Consider this, if you will, as Cam’s Challenge.
On Monday evening, under sunny skies and a crimson sunset over the mighty North Saskatchewan River — right, Environment Canada? — volunteers and staff of this year’s Edmonton Heritage Festival will trudge through Hawrelark Park to start the massive operation of tear down.
Tents from the 100 countries and 71 cultures will be folded and taken for safe storage until next year.
Stages, too: in fact, 25 of them, which supported singers, and dancers, who performed traditional entertainment from countries around the world, will be rolled down the road and out of the park onto Groat Road.
When the last piece of garbage is picked up, when the last tent peg is tugged out of the ground, and when that final inspection is completed, slaps on the back, hugs, hearty and meaningful handshakes will be aplenty.
Those four magical and enthusiastic words after every successful event will be declared, as is always the case.
“See you next year.”
And then the tireless teardown team will head their separate ways with so many memories of the festival.
New customs learned.
And, of course, new favourite dishes never tried before.
Perhaps the most singular splendor Heritage Days so compassionately embraces — besides collecting needed food for the Food Bank of Edmonton — is how it brings us together.
We don’t utter hurtful and uncalled-for racial slurs. Rather, we engage with wide curiosities — and appetites, of course — to learn about others.
Our pride comes across in volumes when we share the heritage from which we come. In doing so, then, we are giving valuable information to others on our beliefs, ceremonies and cultures.
Such openness lends itself to the potential opportunity of working together … to come together, in unison, for the good of our community so we all have the unlimited potential as caring friends and neighbours.
Despite where we come from.
If it only were only that easy.
In doing some minor research, we find a Statistics Canada report from 2015. The report’s finding are, indeed, staggering: hate crimes in our country were up five per cent from the year previous.
Dig a little deeper and the numbers are even more alarming.
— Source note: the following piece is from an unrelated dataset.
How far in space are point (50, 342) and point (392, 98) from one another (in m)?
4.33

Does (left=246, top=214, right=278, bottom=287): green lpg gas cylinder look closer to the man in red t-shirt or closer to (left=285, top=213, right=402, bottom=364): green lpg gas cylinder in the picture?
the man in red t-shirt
Almost half of the 1,362 hate crimes were motivated by race.
Alberta? Wish you didn’t ask.
A 2017 newspaper story said police responded to 139 hate crimes in 2014. The next year, the numbers were the same, but, unfortunately, in a different order: 193.
And, it was one of the highest increases in Canada.
I admit the material is a few years old. Yet, it needs to be recognized with paramount reflection.
It’s a vast contrast to what the Heritage Festival promotes and celebrates.
We look forward to the 2019 festival when, once again, we gather as citizens with different backgrounds.
Not different perceived agendas.
Let’s hope the spirit of the festival rings loud and clear throughout the following dozen months to keep our community safe.